- TASK OBJECTIVE: Return the portion of the passage about visiting the grandparents' homeland in Catalonia word for word, beginning at the words "Siempre quise ir." and stopping after "went to Iberia.".

[SELECTED EXCERPT — start]

Siempre quise ir a la tierra de mis abuelos, Cataluña, y la de mi abuelo materno al norte de España. Mi abuelo materno es de un pueblito pequeñísimo al norte. Se me olvidó el nombre. Era pescador. Estuve por allá en marzo. Me gustó mucho y me sentí como si estuviese en mi casa. Todo el mundo es muy acogedor con nosotros. No tuve tiempo para buscar a los Pons o a los Lostalo ya que había tanto que ver. El guía me dijo que aunque no conocía a los Pons/Lostalo, eran los dos apellidos típicos de Cataluña.15

Siempre quise ir. Always, you had wanted to go. To the land of your paternal grandparents in Catalunya, to the tiny fishing village in the north where your maternal grandfather came from, so small you’d forgotten its name. Cuyo nombre no puedo recordar … as Cervantes famously wrote in his opening lines.16

And in 2017, finally, you went to Iberia.

[SELECTED EXCERPT — finish]
[GIVEN RECORDS — start]

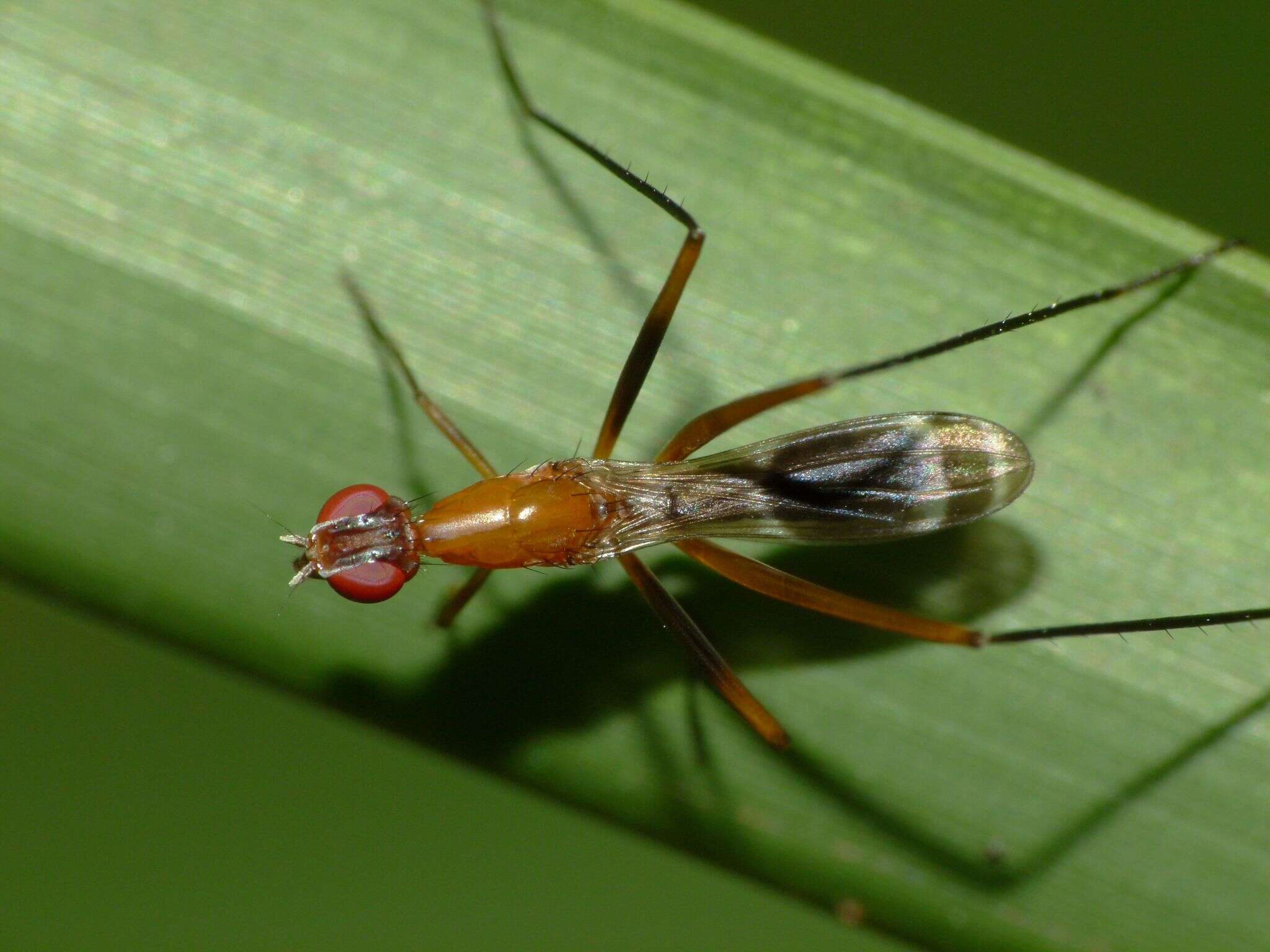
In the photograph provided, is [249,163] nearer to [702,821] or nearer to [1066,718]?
[702,821]

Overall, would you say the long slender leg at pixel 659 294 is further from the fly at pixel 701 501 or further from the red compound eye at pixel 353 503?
the red compound eye at pixel 353 503

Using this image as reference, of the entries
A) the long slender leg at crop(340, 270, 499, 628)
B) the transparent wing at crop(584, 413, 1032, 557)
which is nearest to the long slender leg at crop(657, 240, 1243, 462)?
the transparent wing at crop(584, 413, 1032, 557)

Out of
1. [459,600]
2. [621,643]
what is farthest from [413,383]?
[621,643]

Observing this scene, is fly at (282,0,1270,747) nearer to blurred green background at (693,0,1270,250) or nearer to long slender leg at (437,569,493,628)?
long slender leg at (437,569,493,628)

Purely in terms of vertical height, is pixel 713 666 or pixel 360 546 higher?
pixel 360 546

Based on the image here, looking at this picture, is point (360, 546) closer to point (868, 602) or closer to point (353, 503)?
point (353, 503)

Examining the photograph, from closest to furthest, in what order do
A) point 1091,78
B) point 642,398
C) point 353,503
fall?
point 353,503, point 642,398, point 1091,78

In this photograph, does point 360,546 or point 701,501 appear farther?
point 701,501

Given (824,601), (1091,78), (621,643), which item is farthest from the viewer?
(1091,78)
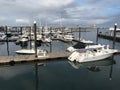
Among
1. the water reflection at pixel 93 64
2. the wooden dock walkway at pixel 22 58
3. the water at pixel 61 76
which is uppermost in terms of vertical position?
the wooden dock walkway at pixel 22 58

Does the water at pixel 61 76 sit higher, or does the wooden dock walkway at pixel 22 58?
the wooden dock walkway at pixel 22 58

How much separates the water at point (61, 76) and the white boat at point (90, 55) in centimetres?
82

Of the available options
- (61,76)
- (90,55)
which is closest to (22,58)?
(61,76)

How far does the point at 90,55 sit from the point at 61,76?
786cm

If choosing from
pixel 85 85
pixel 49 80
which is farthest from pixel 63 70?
pixel 85 85

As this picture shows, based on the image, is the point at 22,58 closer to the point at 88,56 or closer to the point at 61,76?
the point at 61,76

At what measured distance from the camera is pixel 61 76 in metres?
21.2

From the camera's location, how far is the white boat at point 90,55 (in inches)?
1032

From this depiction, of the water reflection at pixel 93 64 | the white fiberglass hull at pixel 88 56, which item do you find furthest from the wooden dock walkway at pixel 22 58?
the water reflection at pixel 93 64

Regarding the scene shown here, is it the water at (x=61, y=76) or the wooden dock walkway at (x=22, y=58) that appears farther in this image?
the wooden dock walkway at (x=22, y=58)

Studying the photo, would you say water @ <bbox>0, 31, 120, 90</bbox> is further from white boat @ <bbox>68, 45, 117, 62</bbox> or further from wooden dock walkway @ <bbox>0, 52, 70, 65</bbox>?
white boat @ <bbox>68, 45, 117, 62</bbox>

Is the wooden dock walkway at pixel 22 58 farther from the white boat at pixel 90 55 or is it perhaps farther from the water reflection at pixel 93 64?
the water reflection at pixel 93 64

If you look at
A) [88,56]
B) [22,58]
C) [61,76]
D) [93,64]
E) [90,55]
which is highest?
[90,55]

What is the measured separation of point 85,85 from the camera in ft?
60.1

[GIVEN RECORDS — finish]

- EXPECTED OUTPUT:
Siempre quise ir. Always, you had wanted to go. To the land of your paternal grandparents in Catalunya, to the tiny fishing village in the north where your maternal grandfather came from, so small you’d forgotten its name. Cuyo nombre no puedo recordar … as Cervantes famously wrote in his opening lines.16

And in 2017, finally, you went to Iberia.